Monday, December 31, 2007

Unicode implementer's guide part 6: Input and output

Until now, in my blog posts on Unicode, I've been focusing on internal processing which has only an indirect effect on users. But now I'm thinking about something else: how can you write a text editing widget which potentially supports as many locales as possible? This should generally be the goal when writing internationalized applications, and almost all applications should be eventually internationalized, so why not a text editor?

As it turns out, this is an extremely complicated task, combining the difficulties of input methods and rendering. In this article I'll try to brush on as many relevant topics as possible, trying not to ramble too much on any particular one. Really, each section should probably be given its own blog post.

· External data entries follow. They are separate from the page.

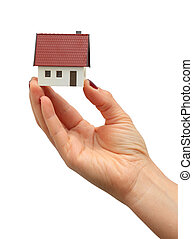 Hand holding a new house isolated over white background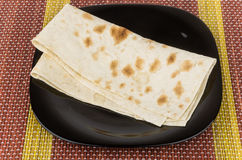 Folded of thin Armenian lavash in glass plate on bamboo mat Stock Photography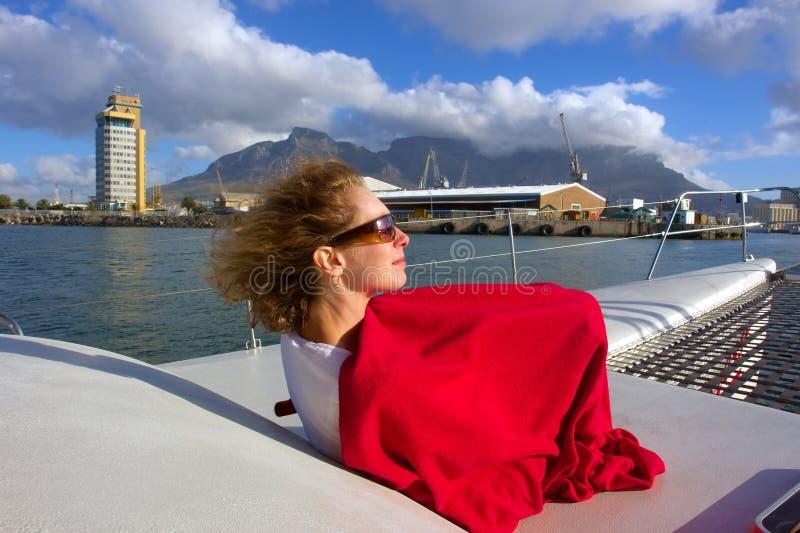 La femme sur le bureau du yacht apprécie la lumière de coucher du soleil photo libre de droits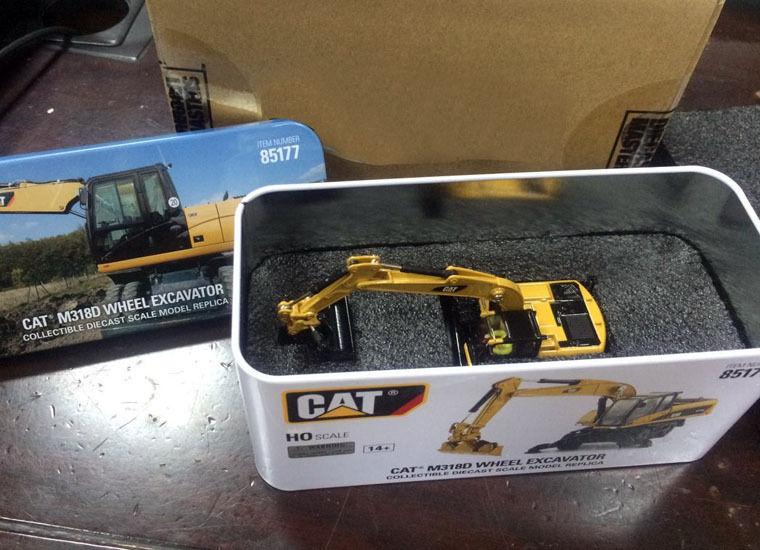 Nueva caja-dm Diecast masters-CAT m318d excavadora de ruedas-ho Básculas-#85177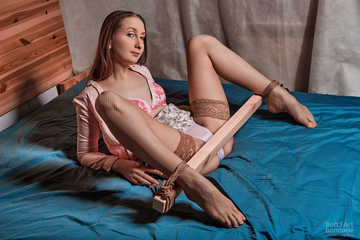 Sexual spreaded legs with jute and wood in pink clothes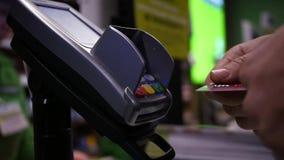 Ένα άτομο πληρώνει από την πιστωτική κάρτα μέσω του τερματικού στο κατάστημα HD, 1920x1080, σε αργή κίνηση φιλμ μικρού μήκους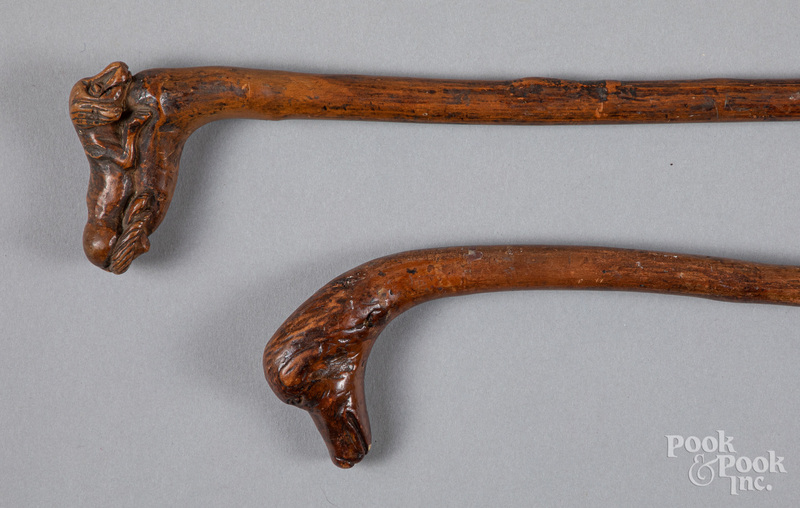 Two carved canes, ca. 1900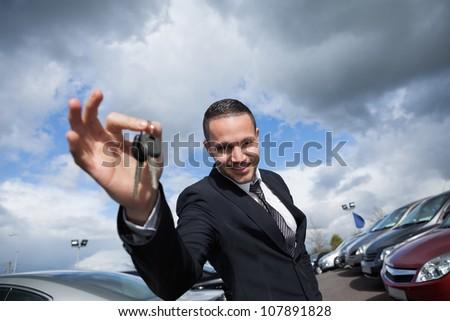 Happy seller holding car keys outdoors - stock photo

To test the Unicode-bind approach, I'm looking at the Factor .91 editor gadget, which pays no attention at all to internationalization and basically parrots back whatever characters it receives. Different keyboard layouts were tested on Mac OS X 10.5, though that shouldn't matter here.

Typing European scripts

European scripts are pretty easy. You just type letters on the keyboard and they appear, always in left-to-right order, on the screen, one character appearing for each keystroke in many languages. This works for English, German, Russian, Georgian and many other languages, but not for, say Spanish or Vietnamese. In those languages, there are characters like é or ở which require multiple keystrokes to input. With a typical Spanish keyboard, to write é, first the ´ key is pressed and then the e key. For ở, you first press the ơ key and then the ̉ key.

There are more complicated input methods for, say, typing é with a US keyboard, and these are system-dependent. On Mac OS X, I use Alt-e to get that first combining ´ mark, and then an e to constitute the character under it. This can be used in any application. In Microsoft Office applications on Windows, you can use Ctrl-' to make a combining ´ mark. Elsewhere, you can't use that key chord, just some complicated keystrokes to input the right hex code. I believe Gnome and KDE each define their own mechanisms for this kind of input.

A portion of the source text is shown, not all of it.